### [Text provided]
Apart from driving under the influence of alcohol being a crime, the state of Virginia also identifies drinking while driving – or even being in the possession of an open container of alcohol while in your vehicle – a crime.The Virginia Code §18.2-323.1 states that in addition to it being illegal to consume any beverage containing alcohol while driving, there is a rebuttable presumption that you were drinking while driving if:
- There is an open container of an alcoholic beverage in the passenger’s seat of your car.
- Some of the alcohol is missing.
- You display the characteristics of an impaired driver.
- The statute defines an open container being anything containing alcohol in anything other than the originally sealed manufacturer’s container. The container is considered open if it is closed by any means other than a factory steal.
The state’s statute definition of the passenger’s area is somewhat lax. Essentially it identifies any place in your car that you are able to reach from the driver’s seat, including the glove compartment. This excludes the trunk or any space behind the last row of seats in a van or sports utility vehicle, the living area of an RV or the passenger’s area of a limousine or taxi while passenger’s are being transported.
Penalties for Open Container in Virginia
Consuming alcohol or driving with an open container of an alcoholic beverage is a Class 4 misdemeanor in the state of Virginia. This is the least offensive category of misdemeanor with the standard punishment not exceeding a maximum fee of $250. The statutory punishment does not include jail time.

### [Rows]
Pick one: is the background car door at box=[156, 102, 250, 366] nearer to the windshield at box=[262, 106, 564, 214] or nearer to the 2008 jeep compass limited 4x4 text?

---

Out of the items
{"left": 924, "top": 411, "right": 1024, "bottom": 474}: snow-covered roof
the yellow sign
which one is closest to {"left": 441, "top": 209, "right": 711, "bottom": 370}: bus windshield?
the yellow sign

### [Work to be completed]
List every place that the Virginia open-container text excludes from the passenger's area.

### [Answer for the task]
- The trunk
- Any space behind the last row of seats in a van or sports utility vehicle
- The living area of an RV
- The passenger's area of a limousine or taxi while passengers are being transported